26 febbraio 2012 – Domenica inizio Quaresima


Nella tradizione liturgica ambrosiana la Quaresima inizia con questa domenica, sesta prima di Pasqua e si conclude al Giovedì Santo. Essa ha il compito di preparare all’annuale solenne celebrazione della Pasqua mediante la memoria del Battesimo e l’esercizio della Penitenza.


Il Lezionario

Le lezioni scritturistiche per il tempo quaresimale sono reperibili nel secondo Libro del Lezionario Ambrosiano intitolato: Mistero della Pasqua del Signore. Caratteristica di questa prima domenica è la proclamazione in ogni anno del Vangelo delle tentazioni del Signore secondo Matteo 4,1-11 mentre, per il corrente anno B, la Lettura è presa da Isaia 57,15-58,4a; il Salmo 50 (51) e l’Epistola da 2 Corinzi 4,16b-5,9. Alla messa vigiliare del sabato si proclama Marco 16,9-16 quale Vangelo della Risurrezione.


Lettura del profeta Isaia (57,15-58,4a)

In quei giorni. Isaia disse: 15«Così parla l’Alto e l’Eccelso, che ha una sede eterna e il cui nome è santo. “In un luogo eccelso e santo io dimoro, ma sono anche con gli oppressi e gli umiliati, per ravvivare lo spirito degli umili e rianimare il cuore degli oppressi. 16Poiché io non voglio contendere sempre né per sempre essere adirato; altrimenti davanti a me verrebbe meno lo spirito e il soffio vitale che ho creato. 17Per l’iniquità della sua avarizia mi sono adirato, l’ho percosso, mi sono nascosto e sdegnato; eppure egli, voltandosi, se n’è andato per le strade del suo cuore. 18Ho visto le sue vie, ma voglio sanarlo, guidarlo e offrirgli consolazioni. E ai suoi afflitti 19io pongo sulle labbra: ‘Pace, pace ai lontani e ai vicini – dice il Signore – e io li guarirò’”. 20I malvagi sono come un mare agitato, che non può calmarsi e le cui acque portano su melma e fango. 21“Non c’è pace per i malvagi”, dice il mio Dio. 1Grida a squarciagola, non avere riguardo; alza la voce come il corno, dichiara al mio popolo i suoi delitti, alla casa di Giacobbe i suoi peccati. 2Mi cercano ogni giorno, bramano di conoscere le mie vie, come un popolo che pratichi la giustizia e non abbia abbandonato il diritto del suo Dio; mi chiedono giudizi giusti, bramano la vicinanza di Dio: 3“Perché digiunare, se tu non lo vedi, mortificarci, se tu non lo sai?”. Ecco, nel giorno del vostro digiuno curate i vostri affanni, angariate tutti i vostri operai. 4Ecco, voi digiunate fra litigi e alterchi”».

=====

COMPITO RICHIESTO 1 »
Riduci a un elenco puntato il paragrafo del testo sulla prima domenica di Quaresima che comincia con «Le lezioni scritturistiche per il tempo quaresimale». Conserva i fatti principali.
COMPITO RICHIESTO 2 »
Scrivi il seguito del testo sulla prima domenica di Quaresima ambrosiana, partendo dopo l'ultima frase della lettura di Isaia.

Dati di domande basate su scene
=====

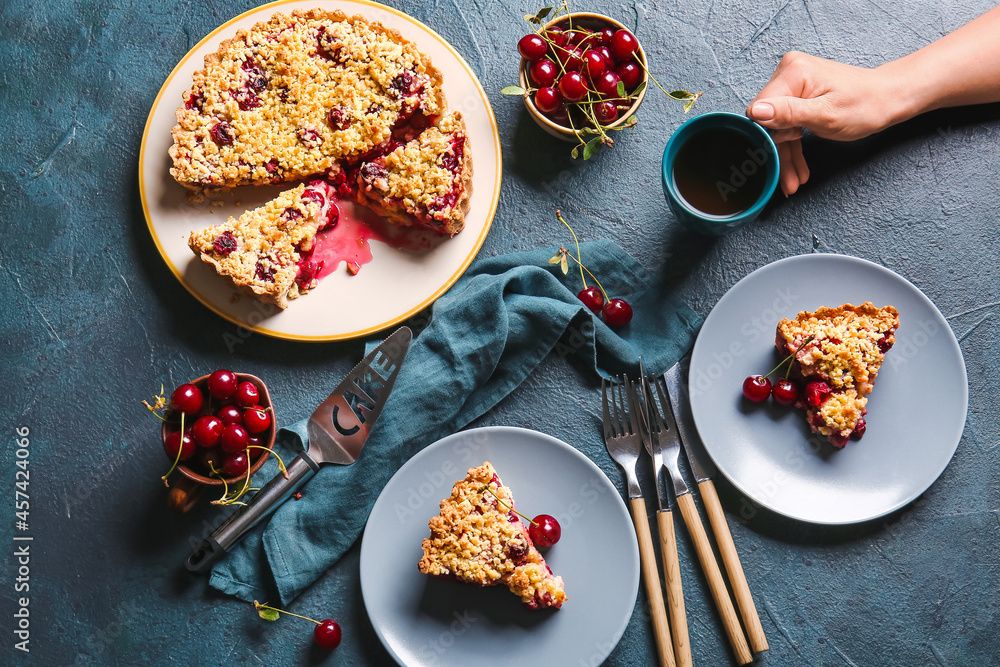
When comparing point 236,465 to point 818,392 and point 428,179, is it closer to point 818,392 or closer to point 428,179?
point 428,179

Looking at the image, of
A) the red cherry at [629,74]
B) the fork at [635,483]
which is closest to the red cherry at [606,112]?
the red cherry at [629,74]

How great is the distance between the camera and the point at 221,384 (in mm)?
2580

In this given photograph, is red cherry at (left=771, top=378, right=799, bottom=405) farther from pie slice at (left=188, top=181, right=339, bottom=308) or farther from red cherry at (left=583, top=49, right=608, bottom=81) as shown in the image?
pie slice at (left=188, top=181, right=339, bottom=308)

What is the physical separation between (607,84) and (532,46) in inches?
13.6

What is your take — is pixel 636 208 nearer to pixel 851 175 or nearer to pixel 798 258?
pixel 798 258

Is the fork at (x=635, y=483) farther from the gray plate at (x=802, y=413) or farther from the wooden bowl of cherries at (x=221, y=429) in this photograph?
the wooden bowl of cherries at (x=221, y=429)

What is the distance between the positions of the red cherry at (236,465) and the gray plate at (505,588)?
0.53 metres

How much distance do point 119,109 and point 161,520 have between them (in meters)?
1.86

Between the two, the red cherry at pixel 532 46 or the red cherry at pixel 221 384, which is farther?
the red cherry at pixel 532 46

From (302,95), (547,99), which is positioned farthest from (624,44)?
(302,95)

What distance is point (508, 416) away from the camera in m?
2.88

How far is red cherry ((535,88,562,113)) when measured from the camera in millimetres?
2681

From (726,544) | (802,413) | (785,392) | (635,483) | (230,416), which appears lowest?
(726,544)

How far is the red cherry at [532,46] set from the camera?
8.86 feet
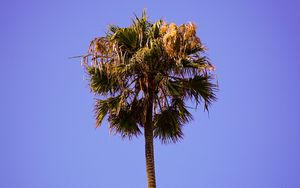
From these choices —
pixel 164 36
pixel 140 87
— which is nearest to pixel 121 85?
pixel 140 87

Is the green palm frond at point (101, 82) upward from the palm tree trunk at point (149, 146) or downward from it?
upward

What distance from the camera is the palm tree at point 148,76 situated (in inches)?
789

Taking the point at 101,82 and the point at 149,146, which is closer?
the point at 149,146

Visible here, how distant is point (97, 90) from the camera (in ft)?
67.8

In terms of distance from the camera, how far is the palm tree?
20.0 m

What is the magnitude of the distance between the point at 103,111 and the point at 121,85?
0.96 meters

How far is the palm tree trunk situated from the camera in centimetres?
1909

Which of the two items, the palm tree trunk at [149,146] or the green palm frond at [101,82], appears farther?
the green palm frond at [101,82]

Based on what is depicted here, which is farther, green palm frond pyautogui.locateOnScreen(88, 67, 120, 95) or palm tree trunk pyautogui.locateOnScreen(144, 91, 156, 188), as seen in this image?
green palm frond pyautogui.locateOnScreen(88, 67, 120, 95)

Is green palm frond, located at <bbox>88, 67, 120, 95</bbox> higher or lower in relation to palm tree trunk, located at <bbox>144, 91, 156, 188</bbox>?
higher

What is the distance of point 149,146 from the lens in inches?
771

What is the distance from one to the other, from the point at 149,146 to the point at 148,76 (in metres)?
2.06

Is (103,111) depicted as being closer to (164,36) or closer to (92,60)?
(92,60)

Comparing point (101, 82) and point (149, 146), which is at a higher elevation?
point (101, 82)
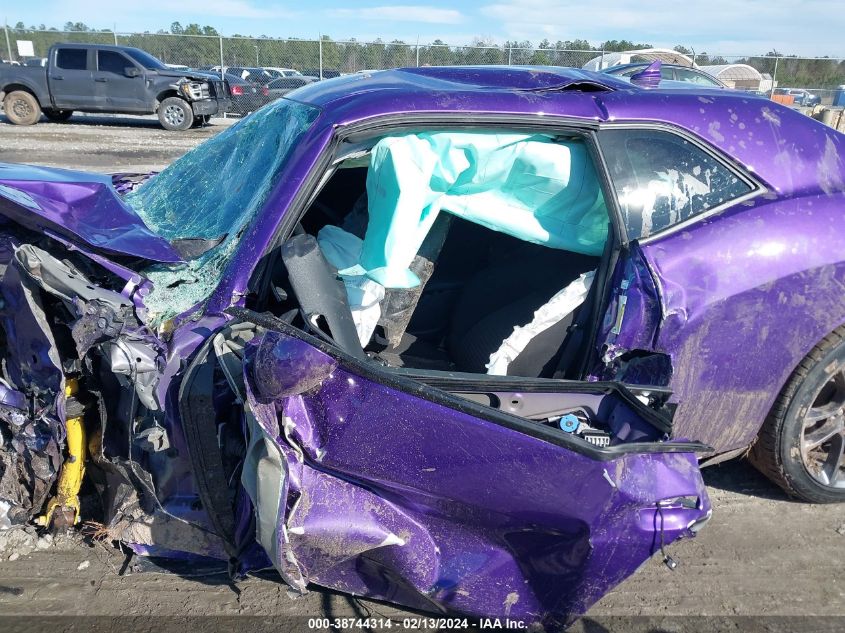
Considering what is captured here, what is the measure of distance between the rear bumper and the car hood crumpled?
43.3 ft

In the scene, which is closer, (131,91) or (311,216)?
(311,216)

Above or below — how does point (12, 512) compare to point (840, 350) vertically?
below

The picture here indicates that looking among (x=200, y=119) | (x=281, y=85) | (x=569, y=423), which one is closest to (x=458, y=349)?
(x=569, y=423)

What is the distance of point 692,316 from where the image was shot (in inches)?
86.7

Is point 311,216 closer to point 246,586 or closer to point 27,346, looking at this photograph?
point 27,346

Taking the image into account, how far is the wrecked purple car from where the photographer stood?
6.02 feet

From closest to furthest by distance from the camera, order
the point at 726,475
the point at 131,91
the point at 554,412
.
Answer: the point at 554,412, the point at 726,475, the point at 131,91

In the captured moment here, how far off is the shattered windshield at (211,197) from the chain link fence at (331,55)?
16.1 m

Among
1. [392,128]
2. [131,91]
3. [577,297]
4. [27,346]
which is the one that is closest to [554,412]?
[577,297]

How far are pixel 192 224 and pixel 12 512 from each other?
117 cm

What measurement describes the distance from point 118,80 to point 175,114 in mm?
1433

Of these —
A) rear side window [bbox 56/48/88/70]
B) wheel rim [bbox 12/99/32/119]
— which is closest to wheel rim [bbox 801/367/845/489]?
rear side window [bbox 56/48/88/70]

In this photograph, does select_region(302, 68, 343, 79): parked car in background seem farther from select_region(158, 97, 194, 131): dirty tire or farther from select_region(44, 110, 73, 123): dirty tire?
select_region(44, 110, 73, 123): dirty tire

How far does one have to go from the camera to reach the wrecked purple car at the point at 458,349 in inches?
72.3
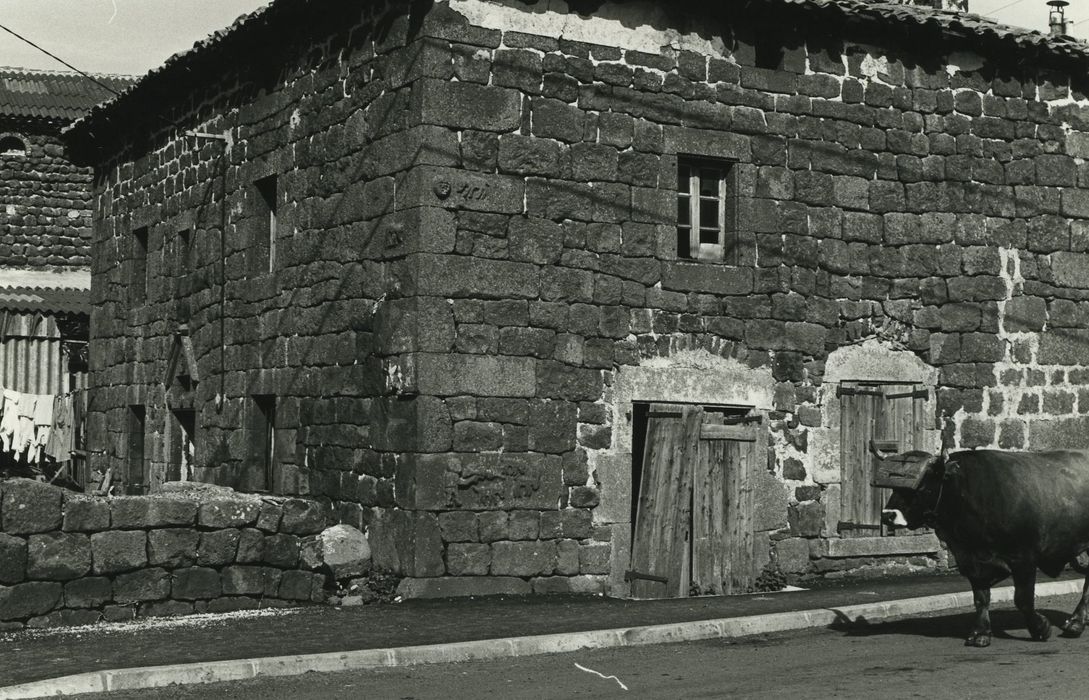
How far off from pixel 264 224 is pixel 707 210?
463 cm

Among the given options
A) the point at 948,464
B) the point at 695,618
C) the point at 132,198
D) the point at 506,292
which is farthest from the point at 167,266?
the point at 948,464

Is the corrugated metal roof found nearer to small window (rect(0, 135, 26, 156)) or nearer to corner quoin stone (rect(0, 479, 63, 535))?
small window (rect(0, 135, 26, 156))

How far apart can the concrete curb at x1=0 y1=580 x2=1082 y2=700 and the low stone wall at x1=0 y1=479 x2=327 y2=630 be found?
2691mm

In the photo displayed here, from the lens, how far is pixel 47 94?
2638 centimetres

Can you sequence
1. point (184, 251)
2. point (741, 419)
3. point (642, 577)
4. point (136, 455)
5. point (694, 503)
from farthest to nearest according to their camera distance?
1. point (136, 455)
2. point (184, 251)
3. point (741, 419)
4. point (694, 503)
5. point (642, 577)

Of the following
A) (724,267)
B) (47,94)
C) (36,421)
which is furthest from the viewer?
(47,94)

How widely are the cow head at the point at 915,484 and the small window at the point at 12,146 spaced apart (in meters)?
20.1

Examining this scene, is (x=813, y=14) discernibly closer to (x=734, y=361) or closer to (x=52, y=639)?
(x=734, y=361)

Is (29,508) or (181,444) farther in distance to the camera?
(181,444)

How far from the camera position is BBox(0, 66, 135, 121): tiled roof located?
83.6 ft

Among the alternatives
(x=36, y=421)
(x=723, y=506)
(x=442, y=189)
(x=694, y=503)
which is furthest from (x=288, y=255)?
(x=36, y=421)

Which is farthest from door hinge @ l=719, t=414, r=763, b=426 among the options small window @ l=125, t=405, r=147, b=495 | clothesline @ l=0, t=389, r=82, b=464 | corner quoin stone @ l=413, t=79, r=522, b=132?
clothesline @ l=0, t=389, r=82, b=464

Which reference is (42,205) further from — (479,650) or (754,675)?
(754,675)

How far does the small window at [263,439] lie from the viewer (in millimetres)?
14906
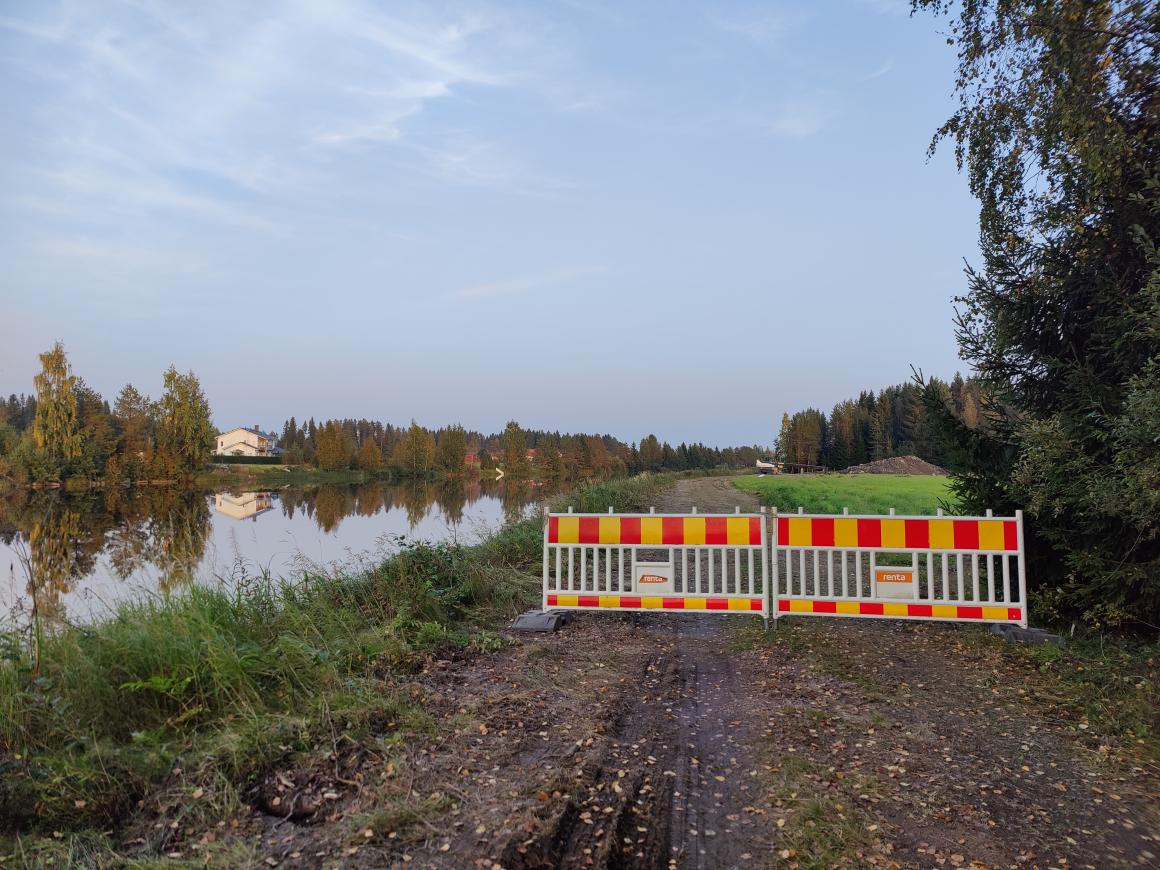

=====

RISPOSTA 1 »
- Le letture del tempo quaresimale si trovano nel secondo libro del Lezionario Ambrosiano, intitolato «Mistero della Pasqua del Signore».
- Ogni anno, in questa prima domenica, si proclama il Vangelo delle tentazioni del Signore secondo Matteo 4,1-11.
- Per l'anno B la Lettura è tratta da Isaia 57,15-58,4a, il Salmo è il 50 (51) e l'Epistola è presa da 2 Corinzi 4,16b-5,9.
- Alla messa vigiliare del sabato si proclama Marco 16,9-16 come Vangelo della Risurrezione.

RISPOSTA 2 »
L’argomento centrale dei vv. 15-21 riguarda l’atteggiamento amorevole e premuroso di Dio verso gli oppressi e gli umiliati (v. 15), la sua disponibilità a lasciar cadere il giudizio e il castigo sul suo popolo peccatore (vv. 16-17); egli invece vuole sanarlo, guidarlo, consolarlo (vv. 18-19). I primi quattro versetti del cap. 58 avviati dal comando del Signore al Profeta di «dichiarare al mio popolo i suoi delitti» (v. 1), riguardano l’urgenza di dare spessore interiore alle pratiche religiose come quella del digiuno, delle quali si parlerà diffusamente nei vv. 5-7.


Seconda lettera di san Paolo apostolo ai Corinzi (4,16b-5,9)

Fratelli, 16bse anche il nostro uomo esteriore si va disfacendo, quello interiore si rinnova di giorno in giorno. 17Infatti il momentaneo, leggero peso della nostra tribolazione ci procura una quantità smisurata ed eterna di gloria: 18noi non fissiamo lo sguardo sulle cose visibili, ma su quelle invisibili, perché le cose visibili sono di un momento, quelle invisibili invece sono eterne. 1Sappiamo infatti che, quando sarà distrutta la nostra dimora terrena, che è come una tenda, riceveremo da Dio un’abitazione, una dimora non costruita da mani d’uomo, eterna, nei cieli. 2Perciò in questa condizione, noi gemiamo e desideriamo rivestirci della nostra abitazione celeste 3purché siamo trovati vestiti, non nudi. 4In realtà quanti siamo in questa tenda sospiriamo come sotto un peso, perché non vogliamo essere spogliati ma rivestiti, affinché ciò che è mortale venga assorbito dalla vita. 5E chi ci ha fati proprio per questo è Dio, che ci ha dato la caparra dello Spirito. 6Dunque, sempre pieni di fiducia e sapendo che siamo in esilio lontano dal Signore finché abitiamo nel corpo – 7camminiamo infatti nella fede e non nella visione –, 8siamo pieni di fiducia e preferiamo andare in esilio dal corpo e abitare presso il Signore. 9Perciò, sia abitando nel corpo sia andando in esilio, ci sforziamo di essere a lui graditi.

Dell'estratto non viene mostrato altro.